TASK TO CARRY OUT: Each line below must be printed exactly as it stands.

(Stored items from a collection)
◆ ◆ ◆ ◆ ◆ ◆ ◆

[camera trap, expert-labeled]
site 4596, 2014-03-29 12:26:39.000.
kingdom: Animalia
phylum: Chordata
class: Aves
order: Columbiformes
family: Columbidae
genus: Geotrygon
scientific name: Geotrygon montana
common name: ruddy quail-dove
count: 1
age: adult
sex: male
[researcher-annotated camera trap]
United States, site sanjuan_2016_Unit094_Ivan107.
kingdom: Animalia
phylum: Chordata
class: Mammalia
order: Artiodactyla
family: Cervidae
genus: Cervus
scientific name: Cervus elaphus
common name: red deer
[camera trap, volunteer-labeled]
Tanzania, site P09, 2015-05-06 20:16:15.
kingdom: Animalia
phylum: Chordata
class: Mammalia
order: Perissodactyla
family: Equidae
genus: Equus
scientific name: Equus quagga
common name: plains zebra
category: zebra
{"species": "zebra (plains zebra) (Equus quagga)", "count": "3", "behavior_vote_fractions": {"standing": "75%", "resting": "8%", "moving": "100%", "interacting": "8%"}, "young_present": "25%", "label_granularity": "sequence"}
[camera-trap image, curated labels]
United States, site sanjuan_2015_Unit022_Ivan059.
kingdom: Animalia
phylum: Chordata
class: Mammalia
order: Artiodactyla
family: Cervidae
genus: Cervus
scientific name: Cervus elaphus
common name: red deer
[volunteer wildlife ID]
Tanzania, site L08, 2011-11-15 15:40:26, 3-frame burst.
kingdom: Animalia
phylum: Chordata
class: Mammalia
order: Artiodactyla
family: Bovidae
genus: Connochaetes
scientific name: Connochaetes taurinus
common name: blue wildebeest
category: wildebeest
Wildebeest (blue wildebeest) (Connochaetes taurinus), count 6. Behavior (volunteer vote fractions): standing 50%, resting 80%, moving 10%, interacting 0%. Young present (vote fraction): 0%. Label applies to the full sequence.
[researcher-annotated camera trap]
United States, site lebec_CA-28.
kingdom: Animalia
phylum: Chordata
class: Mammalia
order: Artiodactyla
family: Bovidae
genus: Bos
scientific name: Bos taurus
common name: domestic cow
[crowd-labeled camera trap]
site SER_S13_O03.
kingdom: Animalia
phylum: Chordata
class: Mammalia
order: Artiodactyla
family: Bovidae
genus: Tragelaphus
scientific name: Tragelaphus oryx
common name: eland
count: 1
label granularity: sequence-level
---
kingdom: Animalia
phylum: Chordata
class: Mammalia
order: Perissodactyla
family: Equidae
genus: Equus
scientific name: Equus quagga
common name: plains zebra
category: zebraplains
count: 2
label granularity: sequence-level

◆ ◆ ◆ ◆ ◆ ◆ ◆

RESPONSE FOR THIS EXERCISE:
[camera trap, expert-labeled]
site 4596, 2014-03-29 12:26:39.000.
kingdom: Animalia
phylum: Chordata
class: Aves
order: Columbiformes
family: Columbidae
genus: Geotrygon
scientific name: Geotrygon montana
common name: ruddy quail-dove
count: 1
age: adult
sex: male
[researcher-annotated camera trap]
United States, site sanjuan_2016_Unit094_Ivan107.
kingdom: Animalia
phylum: Chordata
class: Mammalia
order: Artiodactyla
family: Cervidae
genus: Cervus
scientific name: Cervus elaphus
common name: red deer
[camera trap, volunteer-labeled]
Tanzania, site P09, 2015-05-06 20:16:15.
kingdom: Animalia
phylum: Chordata
class: Mammalia
order: Perissodactyla
family: Equidae
genus: Equus
scientific name: Equus quagga
common name: plains zebra
category: zebra
{"species": "zebra (plains zebra) (Equus quagga)", "count": "3", "behavior_vote_fractions": {"standing": "75%", "resting": "8%", "moving": "100%", "interacting": "8%"}, "young_present": "25%", "label_granularity": "sequence"}
[camera-trap image, curated labels]
United States, site sanjuan_2015_Unit022_Ivan059.
kingdom: Animalia
phylum: Chordata
class: Mammalia
order: Artiodactyla
family: Cervidae
genus: Cervus
scientific name: Cervus elaphus
common name: red deer
[volunteer wildlife ID]
Tanzania, site L08, 2011-11-15 15:40:26, 3-frame burst.
kingdom: Animalia
phylum: Chordata
class: Mammalia
order: Artiodactyla
family: Bovidae
genus: Connochaetes
scientific name: Connochaetes taurinus
common name: blue wildebeest
category: wildebeest
Wildebeest (blue wildebeest) (Connochaetes taurinus), count 6. Behavior (volunteer vote fractions): standing 50%, resting 80%, moving 10%, interacting 0%. Young present (vote fraction): 0%. Label applies to the full sequence.
[researcher-annotated camera trap]
United States, site lebec_CA-28.
kingdom: Animalia
phylum: Chordata
class: Mammalia
order: Artiodactyla
family: Bovidae
genus: Bos
scientific name: Bos taurus
common name: domestic cow
[crowd-labeled camera trap]
site SER_S13_O03.
kingdom: Animalia
phylum: Chordata
class: Mammalia
order: Artiodactyla
family: Bovidae
genus: Tragelaphus
scientific name: Tragelaphus oryx
common name: eland
count: 1
label granularity: sequence-level
---
kingdom: Animalia
phylum: Chordata
class: Mammalia
order: Perissodactyla
family: Equidae
genus: Equus
scientific name: Equus quagga
common name: plains zebra
category: zebraplains
count: 2
label granularity: sequence-level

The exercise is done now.